### WRITTEN INSTRUCTION
Convert the items starting at the line containing "Is the double-hung" and ending at the line containing "1246 inches" into a JSON list of strings, one string per line, with blank lines omitted.

### ENTRIES PROVIDED
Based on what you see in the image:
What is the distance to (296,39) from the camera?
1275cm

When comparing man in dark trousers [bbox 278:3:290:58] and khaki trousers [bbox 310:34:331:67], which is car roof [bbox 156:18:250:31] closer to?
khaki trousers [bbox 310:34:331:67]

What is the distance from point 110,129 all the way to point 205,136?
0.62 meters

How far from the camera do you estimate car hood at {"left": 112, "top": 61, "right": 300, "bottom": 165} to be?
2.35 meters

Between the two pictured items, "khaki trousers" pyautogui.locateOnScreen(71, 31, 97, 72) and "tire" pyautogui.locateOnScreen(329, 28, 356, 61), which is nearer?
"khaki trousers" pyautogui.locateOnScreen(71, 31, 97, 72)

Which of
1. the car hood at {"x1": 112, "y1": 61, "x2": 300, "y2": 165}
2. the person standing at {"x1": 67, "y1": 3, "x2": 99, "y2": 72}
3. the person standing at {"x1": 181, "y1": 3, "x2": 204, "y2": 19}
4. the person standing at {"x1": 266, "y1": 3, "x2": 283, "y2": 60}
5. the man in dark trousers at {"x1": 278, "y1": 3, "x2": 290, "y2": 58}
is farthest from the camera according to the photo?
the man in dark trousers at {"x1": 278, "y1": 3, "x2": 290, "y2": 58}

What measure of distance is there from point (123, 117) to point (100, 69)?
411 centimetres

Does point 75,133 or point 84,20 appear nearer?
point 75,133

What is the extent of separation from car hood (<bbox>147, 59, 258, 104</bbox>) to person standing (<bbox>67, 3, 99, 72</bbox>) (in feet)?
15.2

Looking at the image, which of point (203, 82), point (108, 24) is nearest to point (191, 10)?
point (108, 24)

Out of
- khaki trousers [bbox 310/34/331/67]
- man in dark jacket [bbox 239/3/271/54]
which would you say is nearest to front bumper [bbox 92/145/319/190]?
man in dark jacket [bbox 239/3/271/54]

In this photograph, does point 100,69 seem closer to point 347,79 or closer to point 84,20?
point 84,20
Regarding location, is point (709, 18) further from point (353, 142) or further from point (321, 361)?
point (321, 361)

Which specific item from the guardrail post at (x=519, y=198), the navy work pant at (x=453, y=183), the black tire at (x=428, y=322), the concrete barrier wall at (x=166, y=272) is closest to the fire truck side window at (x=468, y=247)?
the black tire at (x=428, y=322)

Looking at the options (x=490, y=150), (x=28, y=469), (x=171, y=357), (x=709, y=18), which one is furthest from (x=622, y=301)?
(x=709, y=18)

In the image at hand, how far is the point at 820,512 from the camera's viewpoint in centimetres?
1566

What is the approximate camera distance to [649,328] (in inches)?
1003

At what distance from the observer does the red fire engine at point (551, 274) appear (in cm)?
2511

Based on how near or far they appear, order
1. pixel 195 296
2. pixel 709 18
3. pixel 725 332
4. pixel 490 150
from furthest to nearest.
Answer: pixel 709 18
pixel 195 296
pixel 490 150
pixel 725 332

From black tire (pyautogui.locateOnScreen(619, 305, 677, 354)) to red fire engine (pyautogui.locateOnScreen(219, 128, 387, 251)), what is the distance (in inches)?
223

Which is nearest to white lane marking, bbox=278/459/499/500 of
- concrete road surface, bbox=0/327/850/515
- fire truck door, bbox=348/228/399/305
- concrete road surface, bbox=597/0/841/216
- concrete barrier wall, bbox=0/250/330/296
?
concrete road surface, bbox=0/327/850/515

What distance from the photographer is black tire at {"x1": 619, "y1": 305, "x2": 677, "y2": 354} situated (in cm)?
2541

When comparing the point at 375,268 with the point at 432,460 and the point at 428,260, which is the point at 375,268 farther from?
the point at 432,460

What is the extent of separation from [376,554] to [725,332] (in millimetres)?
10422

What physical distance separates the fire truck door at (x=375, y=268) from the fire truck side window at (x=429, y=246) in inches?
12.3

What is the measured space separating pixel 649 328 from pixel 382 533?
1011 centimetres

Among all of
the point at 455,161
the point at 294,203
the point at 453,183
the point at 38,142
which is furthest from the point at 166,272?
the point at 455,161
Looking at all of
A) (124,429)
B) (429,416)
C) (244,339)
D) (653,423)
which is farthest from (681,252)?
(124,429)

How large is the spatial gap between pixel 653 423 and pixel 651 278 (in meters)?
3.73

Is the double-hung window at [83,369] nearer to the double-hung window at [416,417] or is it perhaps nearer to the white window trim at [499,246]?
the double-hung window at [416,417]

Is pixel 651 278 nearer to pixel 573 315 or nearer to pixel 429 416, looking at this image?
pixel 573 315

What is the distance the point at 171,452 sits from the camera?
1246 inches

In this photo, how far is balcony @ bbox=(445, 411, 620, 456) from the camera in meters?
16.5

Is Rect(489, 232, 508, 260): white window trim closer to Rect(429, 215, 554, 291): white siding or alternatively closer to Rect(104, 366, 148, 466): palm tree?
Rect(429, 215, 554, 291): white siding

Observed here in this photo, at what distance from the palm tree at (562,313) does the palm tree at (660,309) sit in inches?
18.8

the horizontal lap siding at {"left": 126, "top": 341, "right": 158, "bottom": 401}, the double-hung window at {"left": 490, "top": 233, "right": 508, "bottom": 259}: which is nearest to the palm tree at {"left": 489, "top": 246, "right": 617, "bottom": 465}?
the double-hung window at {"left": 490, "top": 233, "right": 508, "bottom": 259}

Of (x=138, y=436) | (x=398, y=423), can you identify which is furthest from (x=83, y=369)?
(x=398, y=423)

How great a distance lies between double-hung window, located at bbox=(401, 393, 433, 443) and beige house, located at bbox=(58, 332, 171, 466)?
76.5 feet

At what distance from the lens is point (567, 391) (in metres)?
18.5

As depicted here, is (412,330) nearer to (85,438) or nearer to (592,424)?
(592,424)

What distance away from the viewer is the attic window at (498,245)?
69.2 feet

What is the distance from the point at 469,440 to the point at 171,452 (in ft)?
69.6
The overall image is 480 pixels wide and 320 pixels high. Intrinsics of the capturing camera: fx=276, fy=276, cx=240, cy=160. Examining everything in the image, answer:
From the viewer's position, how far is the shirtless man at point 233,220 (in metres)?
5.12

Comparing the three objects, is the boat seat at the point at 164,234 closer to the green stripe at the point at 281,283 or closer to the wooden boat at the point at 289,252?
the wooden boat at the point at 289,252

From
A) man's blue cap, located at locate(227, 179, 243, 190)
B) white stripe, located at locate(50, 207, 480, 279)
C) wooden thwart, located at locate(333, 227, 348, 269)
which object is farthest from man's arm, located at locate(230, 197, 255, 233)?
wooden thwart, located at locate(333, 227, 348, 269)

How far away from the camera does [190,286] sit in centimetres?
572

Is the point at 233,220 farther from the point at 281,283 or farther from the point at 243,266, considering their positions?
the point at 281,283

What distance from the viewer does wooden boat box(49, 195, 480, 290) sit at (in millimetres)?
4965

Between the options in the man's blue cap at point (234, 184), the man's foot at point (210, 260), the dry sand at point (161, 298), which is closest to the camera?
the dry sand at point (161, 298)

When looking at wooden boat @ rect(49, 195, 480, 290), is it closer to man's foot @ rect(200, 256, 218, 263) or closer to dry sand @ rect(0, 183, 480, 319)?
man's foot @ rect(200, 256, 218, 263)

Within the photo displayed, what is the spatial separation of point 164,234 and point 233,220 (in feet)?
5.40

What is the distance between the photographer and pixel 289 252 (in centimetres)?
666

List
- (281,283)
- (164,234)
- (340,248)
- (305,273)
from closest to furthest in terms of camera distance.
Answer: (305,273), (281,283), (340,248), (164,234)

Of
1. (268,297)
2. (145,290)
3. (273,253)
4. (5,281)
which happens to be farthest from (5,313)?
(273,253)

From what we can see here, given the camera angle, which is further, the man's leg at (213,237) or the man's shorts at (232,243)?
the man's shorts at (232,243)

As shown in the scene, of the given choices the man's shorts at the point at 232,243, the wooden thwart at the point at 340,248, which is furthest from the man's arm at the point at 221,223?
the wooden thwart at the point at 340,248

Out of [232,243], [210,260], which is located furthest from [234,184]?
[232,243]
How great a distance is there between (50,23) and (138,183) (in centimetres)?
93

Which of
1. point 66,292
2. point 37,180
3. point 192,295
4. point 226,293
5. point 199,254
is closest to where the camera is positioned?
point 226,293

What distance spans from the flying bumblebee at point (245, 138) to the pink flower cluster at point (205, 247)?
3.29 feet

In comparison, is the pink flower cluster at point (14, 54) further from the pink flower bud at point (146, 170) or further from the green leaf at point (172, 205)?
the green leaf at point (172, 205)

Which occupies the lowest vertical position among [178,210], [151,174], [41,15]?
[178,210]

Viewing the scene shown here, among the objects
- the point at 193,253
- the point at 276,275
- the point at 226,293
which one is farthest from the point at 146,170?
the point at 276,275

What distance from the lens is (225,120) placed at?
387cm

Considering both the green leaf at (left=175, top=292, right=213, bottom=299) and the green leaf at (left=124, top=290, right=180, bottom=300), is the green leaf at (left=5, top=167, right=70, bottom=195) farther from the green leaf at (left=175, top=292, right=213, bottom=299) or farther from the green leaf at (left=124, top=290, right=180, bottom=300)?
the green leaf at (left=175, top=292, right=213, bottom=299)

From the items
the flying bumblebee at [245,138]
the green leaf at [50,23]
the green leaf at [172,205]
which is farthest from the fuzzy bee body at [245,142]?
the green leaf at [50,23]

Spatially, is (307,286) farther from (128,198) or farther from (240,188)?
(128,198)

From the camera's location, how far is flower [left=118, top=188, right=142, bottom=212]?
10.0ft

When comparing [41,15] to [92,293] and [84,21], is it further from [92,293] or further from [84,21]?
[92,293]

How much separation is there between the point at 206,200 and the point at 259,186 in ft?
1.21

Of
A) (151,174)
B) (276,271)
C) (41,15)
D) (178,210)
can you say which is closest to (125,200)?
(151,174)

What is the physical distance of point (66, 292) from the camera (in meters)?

### WORKED SOLUTION
[
  "Is the double-hung window at [83,369] nearer to the double-hung window at [416,417] or is it perhaps nearer to the white window trim at [499,246]?",
  "the double-hung window at [416,417]",
  "Is pixel 651 278 nearer to pixel 573 315 or nearer to pixel 429 416, looking at this image?",
  "pixel 573 315",
  "What is the distance the point at 171,452 sits from the camera?",
  "1246 inches"
]